Figure 1. List of services deployed to ECS

Figure 2. Initial rate messages produced/consumed shown using metric math expressions

Figure 3. Custom utilization metric computed by Lambda and used for target tracking by Application Auto Scaling
When we create a target tracking scaling policy, Application Auto Scaling creates the two metric alarms shown in the figure below to manage the automatic scaling of the consumer tasks. These two metric alarms, one to handle scale out and the other to handle scale in, together ensure that the average value of the utilization metric rate_messages_produced_average_1m stays in the range of 27-30.

Figure 4. CloudWatch metric alarms managed by Application Auto Scaling
As the initial value of the metric rate_messages_produced_average_1m is about 65-70, the alarm that tracks the upper threshold of this metric executes the first scale out action, during which two additional consumer tasks are launched, which brings this utilization metric value below the target of 30. The rate of messages produced is then doubled to about 130-140 messages/rate. Subsequently, the second scaling action is executed, which launches two more tasks to keep this metric value below the target of 30 after it breaches the set threshold. With more consumer tasks launched, we can see that the combined rate of messages processed by the consumer tasks, indicated by rate_messages_consumed_total_1m, picks up and gets closer to that of the producers. The figures below shows how the system behaves in response to the two scale out actions.

Figure 5. Behavior of the target metric, rate_messages_produced_average_1m, during the two scale out actions.

Figure 6. Behavior of the per-minute rate of messages produced/consumed (blue/red) during the scale out actions
The rate of messages produced is now decreased to about 50 messages/second resulting in a scale in action shown in the figures below, bringing the number of consumer tasks down to two. The primary goal of Application Auto Scaling is to prioritize availability in response to an increased load on the system. As seen from these figures, it performs a scale out relatively faster, when a metric breaches a threshold for three one-minute periods, while the scale in action is executed in a far more conservative manner, only after the threshold is breached for 15 one-minute periods.

Figure 7. Behavior of the target metric, rate_messages_produced_average_1m, during the scale in action.

Figure 8. Behavior of the per-minute rate of messages produced/consumed (blue/red) during the scale in action
The figure below shows the change in the number of tasks in the Kafka Consumer Service as well as its average CPU and memory profile during the autoscaling event. Before the scale out, there is one task that is consuming messages from all 10 partitions and after the scale out each of the five tasks is processing messages from two partitions. But the nature of the application in this use case is such that the average CPU and memory usage in each task do not have any correlation to the number of partitions it is consuming messages from and hence are not reliable indicators of when to perform automatic scaling.

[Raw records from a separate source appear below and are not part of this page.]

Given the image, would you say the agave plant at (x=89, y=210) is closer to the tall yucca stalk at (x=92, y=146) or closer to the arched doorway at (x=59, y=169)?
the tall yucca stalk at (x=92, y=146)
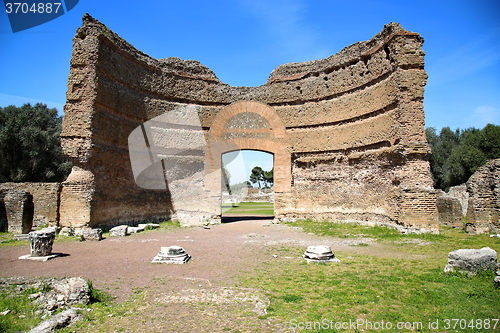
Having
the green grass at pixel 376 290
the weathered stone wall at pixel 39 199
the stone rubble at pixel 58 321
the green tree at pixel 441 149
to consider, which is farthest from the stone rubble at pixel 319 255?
the green tree at pixel 441 149

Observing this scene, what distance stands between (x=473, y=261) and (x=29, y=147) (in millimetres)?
26365

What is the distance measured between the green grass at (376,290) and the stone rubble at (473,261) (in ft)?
0.42

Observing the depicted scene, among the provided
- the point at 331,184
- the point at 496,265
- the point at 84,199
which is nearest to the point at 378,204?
the point at 331,184

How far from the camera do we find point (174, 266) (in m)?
5.95

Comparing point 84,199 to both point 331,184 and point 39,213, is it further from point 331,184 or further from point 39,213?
point 331,184

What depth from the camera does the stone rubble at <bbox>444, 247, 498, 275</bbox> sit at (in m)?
4.69

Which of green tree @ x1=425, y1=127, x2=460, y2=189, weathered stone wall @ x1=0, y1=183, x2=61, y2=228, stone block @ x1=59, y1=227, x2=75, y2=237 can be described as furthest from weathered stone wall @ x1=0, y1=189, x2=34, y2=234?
green tree @ x1=425, y1=127, x2=460, y2=189

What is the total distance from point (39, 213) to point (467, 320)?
13.5 meters

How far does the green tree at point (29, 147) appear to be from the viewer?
21.0 m

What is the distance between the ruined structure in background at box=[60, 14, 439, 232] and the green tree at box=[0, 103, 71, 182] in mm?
13887

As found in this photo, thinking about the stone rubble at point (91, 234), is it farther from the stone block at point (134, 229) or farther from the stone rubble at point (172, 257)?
the stone rubble at point (172, 257)

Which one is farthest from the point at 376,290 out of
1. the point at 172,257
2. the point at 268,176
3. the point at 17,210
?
the point at 268,176

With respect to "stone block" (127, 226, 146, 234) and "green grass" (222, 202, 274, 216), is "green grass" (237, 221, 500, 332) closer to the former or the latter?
"stone block" (127, 226, 146, 234)

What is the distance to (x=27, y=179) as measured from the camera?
21781 mm
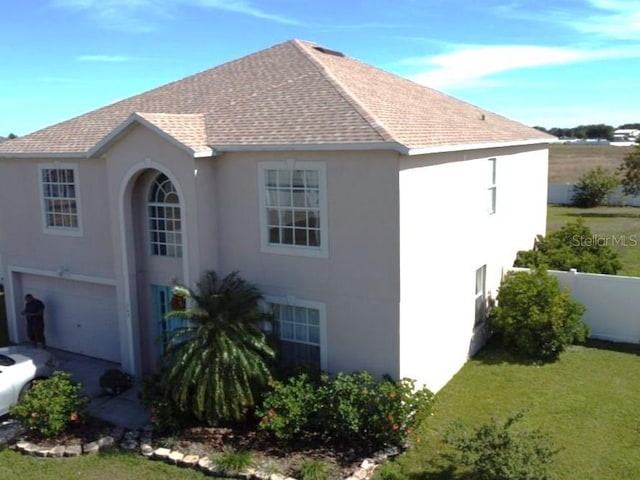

Figure 9. Average CPU and memory usage by consumer tasks
The procedure used for implementing autoscaling with a custom Prometheus metric that was collected from an Amazon ECS service by Container Insights is exactly the same as above. These metrics are ultimately also reported as CloudWatch custom metrics similar to the ones published using CloudWatch SDKs.
Concluding remarks
There are many use cases where custom metrics collected from an application are better indicators for executing an autoscaling action than the metrics providing CPU and memory usage by the application. Microservices deployed to Amazon ECS have the option of collecting such custom application metrics using either CloudWatch SDKs or CloudWatch Container Insights monitoring for Prometheus. A counter, which is a monotone increasing value, is often used to capture cumulative metrics such as the number of HTTP requests processed, number of messages processed from a queue, and number of database transactions executed. This post presented an approach for using Application Auto Scaling in conjunction with such custom cumulative metrics to effectively autoscale microservices deployed to an Amazon ECS cluster.